→ PROBLÈME À RÉSOUDRE
Relevez dans le récit de course ci-dessous tous les kilométrages des check-points collés sur le cadre du vélo.

→ EXTRAIT DE PAGE
+--

A l'heure où les journées thématiques se multiplient sur tout et n'importe quoi ; j'aimerais que l'on fixe au 16 juin, celle des accompagnateurs, sans lesquels on ne serait rien. Vanessa, Mél, Jean-Charles, Oksana, Dima, Peggie : elle est pour vous.

L'arrivée à Arromanches se fait dans des délais et un stress relativement confortables, compte tenu de la complexité de notre organisation. Le point crucial est ce pneu de Séb qui ne cesse de se dégonfler, alors qu'il est quasiment neuf. Quenotte va faire parler sa science du bricolage (songez qu'il a utilisé de la glaise pour colmater une fuite sur son tubless cet hiver !) et réaliser son premier miracle du week-end. Nous pouvons désormais nous détendre et engager la pasta partie goulument. Enfin, c'est ce que j'espère, rattrapé par des nausées somatiques d'avant-course. Je me coucherai donc le premier et répondrai à la question, que nous nous posions avant le séjour : qui ronfle le plus fort ? Au petit déj', je manque de vomir dès ma première gorgée de café. Il est temps que le corps et l'esprit s'alignent, dans ce dialogue que j'imagine :

- Ca va être dur. Il fallait se reposer.
- OK : c'est fait depuis hier en me couchant grâce à ces symptômes
- C'est une distance inconnue
- OK : je me suis consciencieusement préparé pour. Laisse-moi gérer
- OK : je te laisse tranquille une vingtaine d'heures

Je ressors de cela et des toilettes, tout neuf. Une belle journée va commencer. Il est temps de profiter de la table pantagruélique et du gâteau sport, préparé par Peggie. Elle a pris la recette d'Oksana. Les bons souvenirs rejaillissent. Une belle journée va commencer ....

.... par 13 kilomètres d'échauffement, pour rejoindre le départ. Avec les commémorations de mai et de juin, les places sont chères dans le coin. J'entame donc une balade de 350 kilomètres avec le trajet qui reliera l'arrivée à l'appartement d'Angers. J'aime le défi. Surtout, cette grosse demi-heure permettra de s'éveiller, faire le point, profiter des premières lueurs du jour et des copains.


"Arromanches : un lieu chargé d'Histoire. A nous d'écrire la Notre (Séb)"


Step 1 (0-66 K) : observer

J'ai découpé l'épreuve en fonction des check-points, dont j'ai collé le kilométrage sur mon cadre : 66 ; 114 ; 156 ; 221 ; 281 ; 327. Un outil classique de la préparation mentale, même si, aujourd'hui, il faudra plus de temps pour passer d'un ravitaillement à un autre, que sur Ironman !

+--

→ ENREGISTREMENTS DE DONNÉES
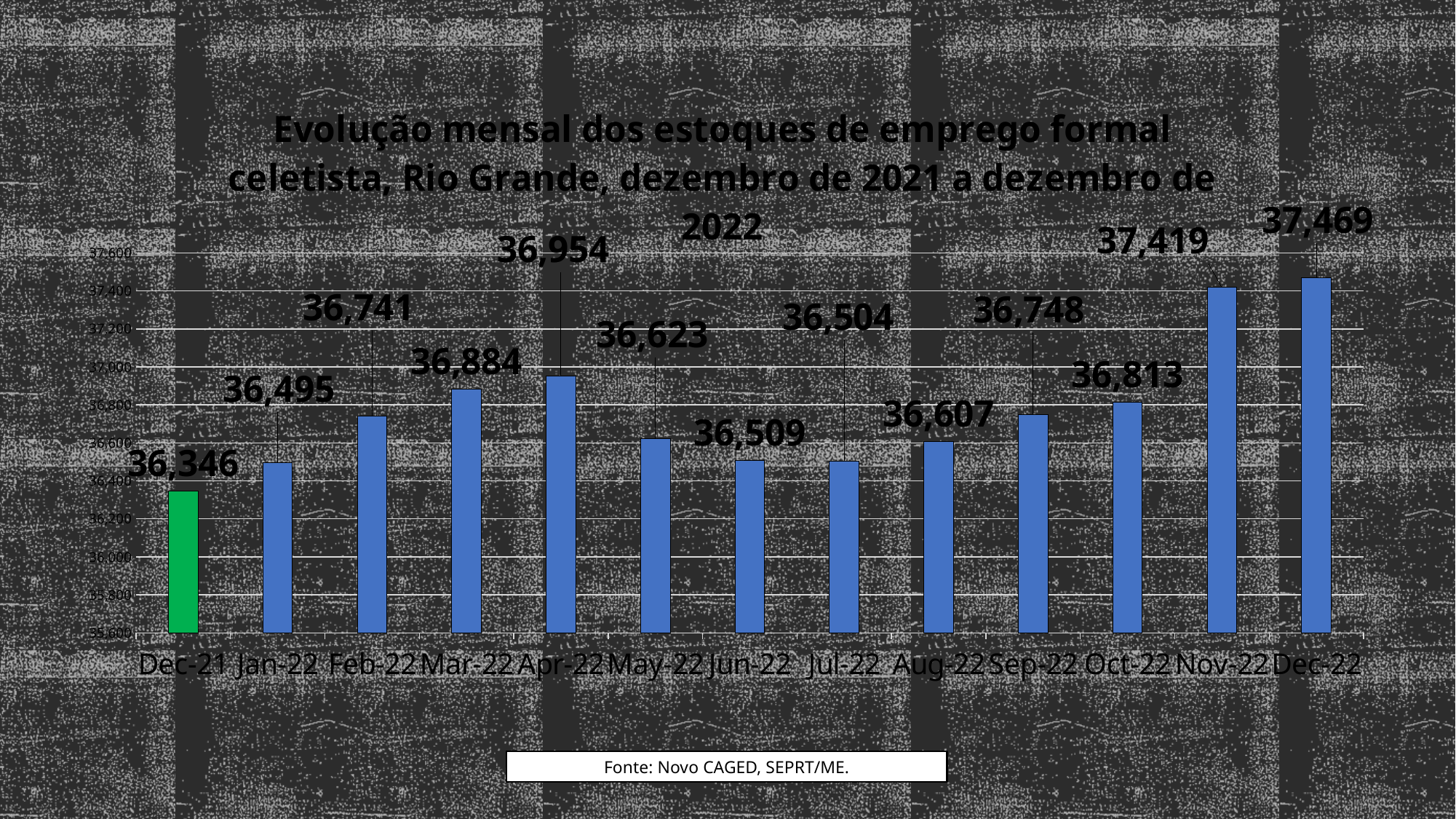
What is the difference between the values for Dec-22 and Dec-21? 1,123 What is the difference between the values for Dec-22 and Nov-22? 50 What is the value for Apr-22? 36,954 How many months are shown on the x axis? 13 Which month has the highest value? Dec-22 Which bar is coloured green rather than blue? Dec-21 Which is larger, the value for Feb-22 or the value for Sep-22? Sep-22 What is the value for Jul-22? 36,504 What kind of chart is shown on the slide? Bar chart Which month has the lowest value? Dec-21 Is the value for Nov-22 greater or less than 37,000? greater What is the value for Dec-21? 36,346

+--

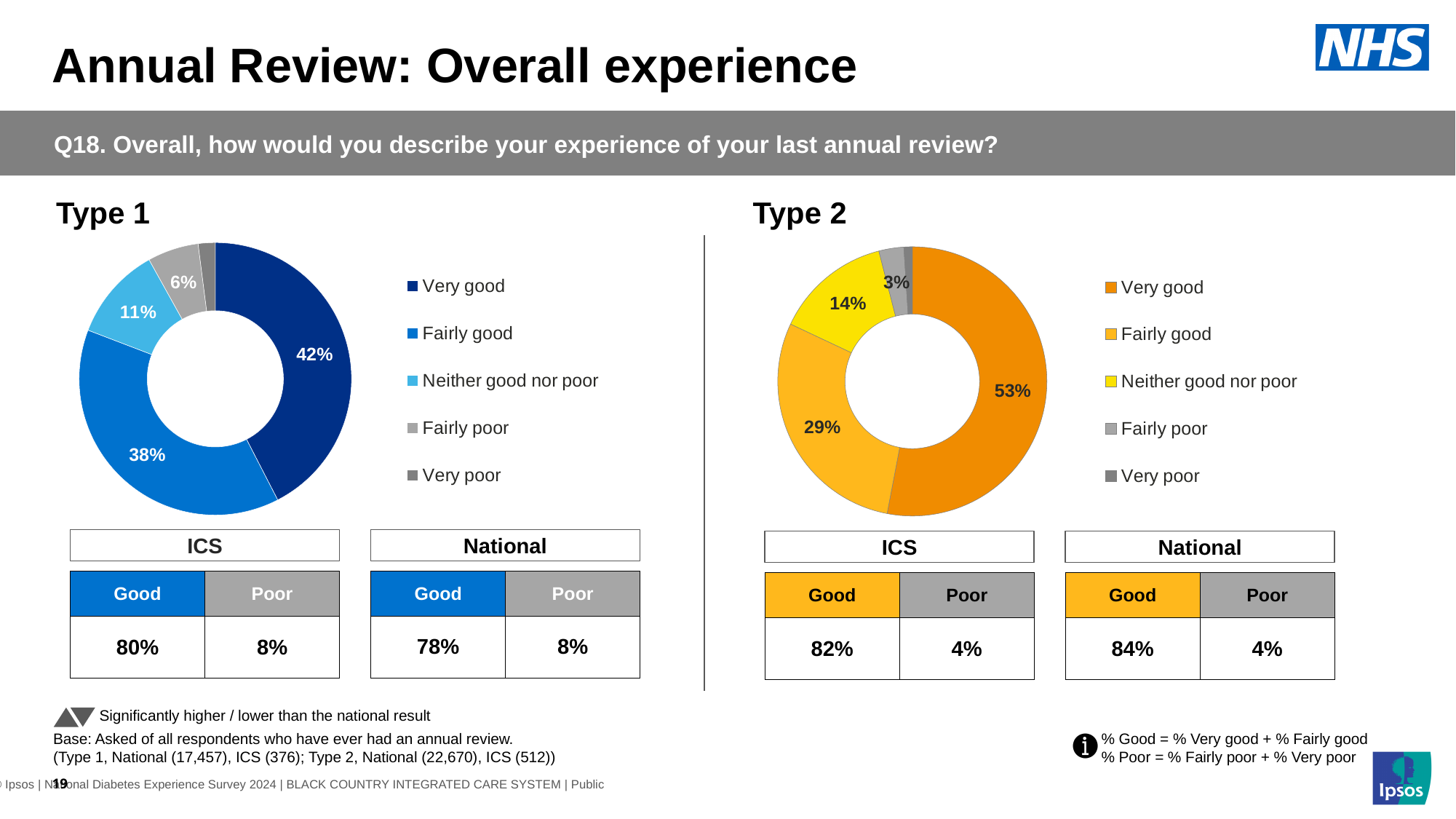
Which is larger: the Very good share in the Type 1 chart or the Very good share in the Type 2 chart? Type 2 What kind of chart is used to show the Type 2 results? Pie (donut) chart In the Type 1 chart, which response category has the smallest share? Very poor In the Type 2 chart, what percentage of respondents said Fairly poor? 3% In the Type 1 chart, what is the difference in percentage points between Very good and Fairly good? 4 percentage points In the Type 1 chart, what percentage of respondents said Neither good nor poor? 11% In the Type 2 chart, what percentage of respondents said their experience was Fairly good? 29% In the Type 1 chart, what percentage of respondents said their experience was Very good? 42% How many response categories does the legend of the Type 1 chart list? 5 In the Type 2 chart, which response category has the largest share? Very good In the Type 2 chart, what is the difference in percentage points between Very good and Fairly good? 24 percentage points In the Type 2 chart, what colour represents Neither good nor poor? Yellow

+--

→ RÉPONSE RÉDIGÉE
66, 114, 156, 221, 281 et 327 kilomètres.